The records:
—————
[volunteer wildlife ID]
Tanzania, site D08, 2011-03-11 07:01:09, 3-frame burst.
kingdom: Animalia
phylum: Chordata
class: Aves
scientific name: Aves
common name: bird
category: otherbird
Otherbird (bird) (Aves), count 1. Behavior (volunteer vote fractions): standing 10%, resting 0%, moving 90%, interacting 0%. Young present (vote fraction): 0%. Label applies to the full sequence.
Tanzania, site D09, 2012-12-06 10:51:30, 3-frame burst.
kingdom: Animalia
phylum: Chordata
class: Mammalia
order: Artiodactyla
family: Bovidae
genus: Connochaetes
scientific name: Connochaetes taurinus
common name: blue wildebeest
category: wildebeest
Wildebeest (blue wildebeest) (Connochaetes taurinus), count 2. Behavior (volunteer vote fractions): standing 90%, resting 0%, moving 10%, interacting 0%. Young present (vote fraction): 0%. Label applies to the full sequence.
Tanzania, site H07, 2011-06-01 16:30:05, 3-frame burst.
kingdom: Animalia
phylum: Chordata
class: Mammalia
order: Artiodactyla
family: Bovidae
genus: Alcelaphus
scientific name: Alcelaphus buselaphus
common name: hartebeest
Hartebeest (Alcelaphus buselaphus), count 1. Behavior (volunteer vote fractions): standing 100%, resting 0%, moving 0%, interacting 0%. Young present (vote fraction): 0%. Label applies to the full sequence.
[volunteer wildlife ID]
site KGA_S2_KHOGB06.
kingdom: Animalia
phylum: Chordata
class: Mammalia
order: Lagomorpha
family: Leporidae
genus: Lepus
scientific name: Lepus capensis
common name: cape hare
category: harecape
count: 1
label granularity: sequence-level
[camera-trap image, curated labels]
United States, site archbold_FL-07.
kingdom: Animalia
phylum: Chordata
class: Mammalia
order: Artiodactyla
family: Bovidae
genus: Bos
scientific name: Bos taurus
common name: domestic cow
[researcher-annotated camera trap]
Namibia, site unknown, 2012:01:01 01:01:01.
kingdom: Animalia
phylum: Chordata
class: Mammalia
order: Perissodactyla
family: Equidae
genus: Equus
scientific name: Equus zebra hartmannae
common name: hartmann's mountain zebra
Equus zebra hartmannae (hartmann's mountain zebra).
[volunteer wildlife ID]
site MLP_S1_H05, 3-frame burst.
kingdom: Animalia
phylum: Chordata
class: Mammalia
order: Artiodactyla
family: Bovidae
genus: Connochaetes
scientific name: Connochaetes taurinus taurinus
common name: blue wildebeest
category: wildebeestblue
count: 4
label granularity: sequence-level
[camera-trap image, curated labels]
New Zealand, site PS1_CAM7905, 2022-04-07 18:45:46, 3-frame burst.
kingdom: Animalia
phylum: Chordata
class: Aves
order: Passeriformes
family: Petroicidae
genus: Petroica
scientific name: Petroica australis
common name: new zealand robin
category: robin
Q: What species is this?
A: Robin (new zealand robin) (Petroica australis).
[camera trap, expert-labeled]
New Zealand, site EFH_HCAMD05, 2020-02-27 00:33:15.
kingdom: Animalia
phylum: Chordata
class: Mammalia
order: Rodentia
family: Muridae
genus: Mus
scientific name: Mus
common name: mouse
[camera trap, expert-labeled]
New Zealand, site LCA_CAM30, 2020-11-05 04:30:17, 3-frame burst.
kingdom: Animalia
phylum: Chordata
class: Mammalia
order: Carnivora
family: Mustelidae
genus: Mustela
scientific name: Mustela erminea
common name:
—————
Your goal: "genus" is the word to look for; copy every line of the data that has it.

Answer space:
genus: Connochaetes
genus: Alcelaphus
genus: Lepus
genus: Bos
genus: Equus
genus: Connochaetes
genus: Petroica
genus: Mus
genus: Mustela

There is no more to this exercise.